- University: Stonehill College
- Conference: NEWHA
- Head coach: Lee-J Mirasolo 3rd season, 35–35–7
- Assistant coaches: Kendall Wagner; Erin Connolly;
- Captain(s): Sydney Russell
- Alternate captain(s): Brianna Walkom
- Arena: Bridgewater Ice Arena Bridgewater, Massachusetts
- Colors: Purple and white

NCAA tournament appearances
- 2024

Conference tournament champions
- 2024

= Stonehill Skyhawks women's ice hockey =

The Stonehill Skyhawks women's ice hockey team represents Stonehill College in NCAA Division I ice hockey. On April 5, 2022, the school announced that they were promoting all of their varsity programs to Division I for the 2022–23 academic year. The team plays their home games at Bridgewater Ice Arena, located over 9 miles away from Stonehill's campus in Easton, Massachusetts. They play in the New England Women's Hockey Alliance. They finished 3rd in the league in their very first varsity season (2022–23).

==History==
In May 2021, Tara Watchorn, a 2014 Olympic gold medalist, was hired as the first head coach for the Skyhawks.
 The program began play in the 2022–23 NEWHA season.

During the 2022–23 season, their first in the NEWHA, Alexis Petford led the conference with 25 goals scored. In 2022–23, only four members of the Skyhawks roster – Josie Mendeszoon (Union College), Katie Sonntag (Union College), Paige Whaley (Mercyhurst Lakers), and Hanna Zukow (Mercyhurst Lakers) – were not freshmen.

### [Parts of the exercise]
1. According to the Stonehill women's ice hockey text, who led the conference in goals during the 2022–23 season?
2. Carry on the account of the Stonehill women's ice hockey team from the point where it ends.

### [Given information]
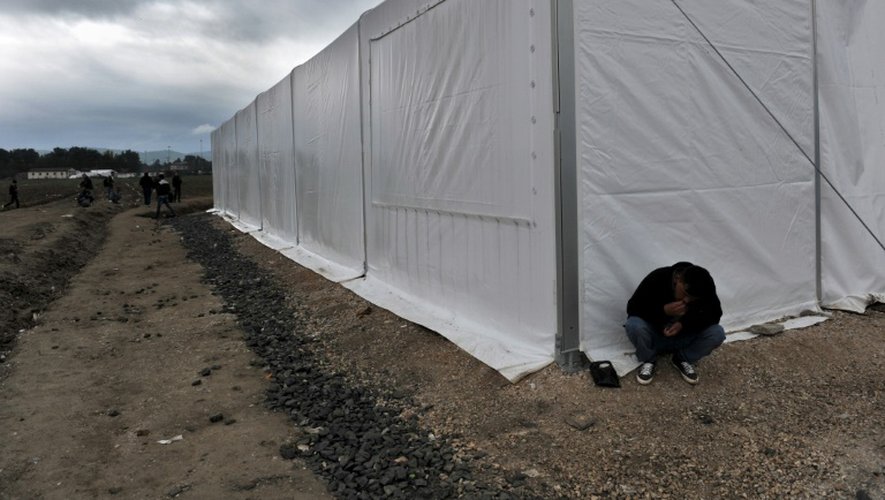 Un homme assis devant une tente d'un camp de migrants près de la  frontière entre la Grèce et la Macédoine à Idomeni, le 14 octobre 2015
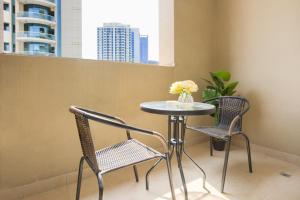 a table with two chairs and a table with flowers on it at Elite LUX Holiday Homes - Fabulous Studio in Dubai Marina in Dubai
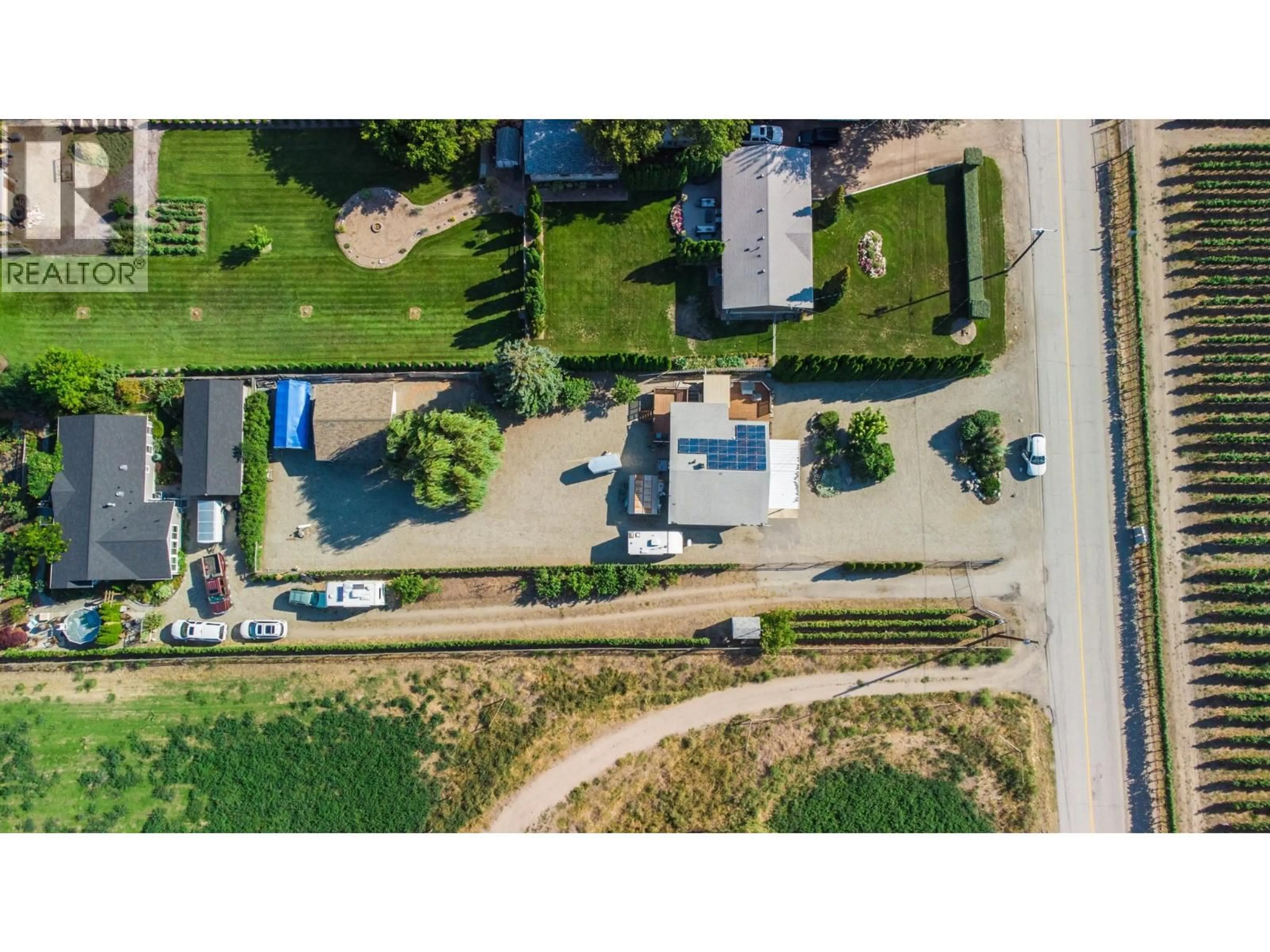 A pic from outside/outdoor area/front of a property/back of a property/a pic from drone, street for 156 SECREST HILL ROAD, Oliver British Columbia V0H1T5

### [Per-task outputs]
1. Alexis Petford, with 25 goals.

2.
On March 9, 2024, Stonehill beat the Franklin Pierce Ravens by a 3–2 mark in overtime to win their first NEWHA postseason tournament title.

During the 2024–25 season, Aerin Frankel served as the Skyhawks goalie coach. The goalies on the Skyhawks roster during Frankel's season included Eve Stone, Kara Westlake and Alexsa Caron, who earned a place on the NEWHA All-Rookie Team. Of note, Caron set the single season record for saves (1,141) and shutouts (4), highlighted by a 61 save performance versus Ohio State on October 25, 2024, a single game program record.

In July 2025, Sydney Russell was named as team captain once again, making her the first player in program history to serve as team captain in consecutive years. Of note, Russell is the first player born and raised in Nashville to commit to play NCAA Division I ice hockey.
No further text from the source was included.